Parser-class header files (e.g., Parser.h) and parser-class internal header files (e.g., Parser.ih) generated with bisonc++ < 4.02.00 require two hand-modifications when used in combination with bisonc++ >= 4.02.00. See the description of exceptionHandler__ for details.

Discontinued options:

  • --include-only
  • --namespace
  • --polymorphic-inline-skeleton

To avoid collisions with names defined by the parser's (base) class, the following identifiers should not be used as token names:

  • Identifiers ending in two underscores;
  • Any of the following identifiers: ABORT, ACCEPT, ERROR, clearin, debug, error, or setDebug.

When re-using files generated by bisonc++ before version 2.0.0, minor hand-modification may be necessary. Refer to bisonc++'s git (https://github.com/fbb-git/bisoncpp) for details.

The Semantic parser, mentioned in bison++(1) is not implemented in bisonc++(1). According to bison++(1) the semantic parser was not available in bison++ either. Maybe a so-called pure parser is available through the --thread-safe option.

ABOUT bisonc++

Bisonc++ was based on bison++, originally developed by Alain Coetmeur ([email protected]), R&D department (RDT), Informatique-CDC, France, who based his work on bison, GNU version 1.21.
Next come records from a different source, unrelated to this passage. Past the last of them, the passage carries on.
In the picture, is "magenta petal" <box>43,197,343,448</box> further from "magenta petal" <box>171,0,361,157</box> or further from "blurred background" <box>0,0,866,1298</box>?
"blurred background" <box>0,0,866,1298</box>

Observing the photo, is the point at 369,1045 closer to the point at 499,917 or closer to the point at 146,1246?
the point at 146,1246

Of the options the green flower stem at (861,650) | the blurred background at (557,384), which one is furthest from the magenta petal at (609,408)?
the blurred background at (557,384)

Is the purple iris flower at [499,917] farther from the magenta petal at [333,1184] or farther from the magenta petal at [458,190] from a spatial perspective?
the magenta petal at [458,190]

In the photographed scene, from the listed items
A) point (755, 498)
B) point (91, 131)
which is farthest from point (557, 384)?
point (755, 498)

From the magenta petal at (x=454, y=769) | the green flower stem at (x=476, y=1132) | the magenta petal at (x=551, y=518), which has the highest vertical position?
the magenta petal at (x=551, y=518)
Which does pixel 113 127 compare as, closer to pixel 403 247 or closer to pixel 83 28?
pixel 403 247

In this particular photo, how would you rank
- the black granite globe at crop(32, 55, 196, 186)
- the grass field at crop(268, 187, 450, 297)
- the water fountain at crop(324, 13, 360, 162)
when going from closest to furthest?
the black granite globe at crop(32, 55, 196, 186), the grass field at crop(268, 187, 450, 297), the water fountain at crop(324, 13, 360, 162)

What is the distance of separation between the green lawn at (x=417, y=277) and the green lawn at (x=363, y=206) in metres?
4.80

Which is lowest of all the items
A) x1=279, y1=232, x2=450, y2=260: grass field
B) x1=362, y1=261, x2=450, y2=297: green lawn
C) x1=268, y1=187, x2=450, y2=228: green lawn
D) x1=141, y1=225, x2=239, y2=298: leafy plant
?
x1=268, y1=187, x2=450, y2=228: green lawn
Bisonc++ version 0.98 and beyond is a complete rewrite of an LALR-1 parser generator, closely following the construction process as described in Aho, Sethi and Ullman's (1986) book Compilers (i.e., the Dragon book). It uses the same grammar specification as bison and bison++, and it uses practically the same options and directives as bisonc++ versions earlier than 0.98. Variables, declarations and macros that are obsolete were removed.
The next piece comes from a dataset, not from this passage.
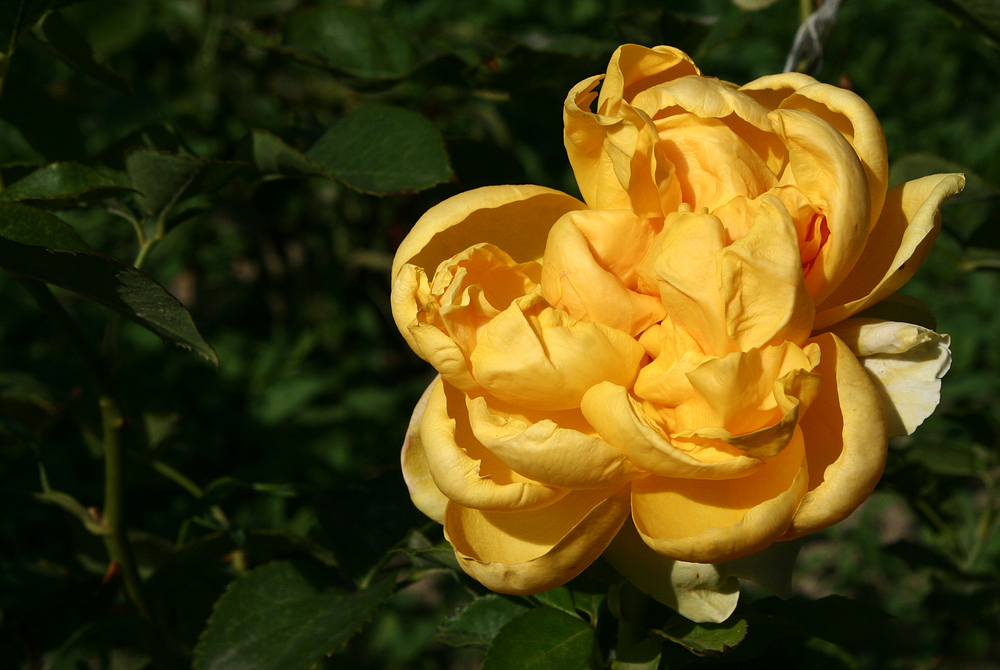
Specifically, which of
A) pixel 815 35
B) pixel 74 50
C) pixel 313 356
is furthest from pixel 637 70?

Compared to bison and bison++, the number and functions of the various %define declarations was thoroughly modified. All of bison's %define declarations were replaced by their (former) first arguments. Furthermore, `macro-style' declarations are not supported or required. Finally, all directives only use lower-case characters and do not contain underscore characters (but sometimes hyphens). E.g., %define DEBUG is now declared as %debug; %define LSP_NEEDED is now declared as %lsp-needed (note the hyphen).

AUTHOR

Frank B. Brokken ([email protected]).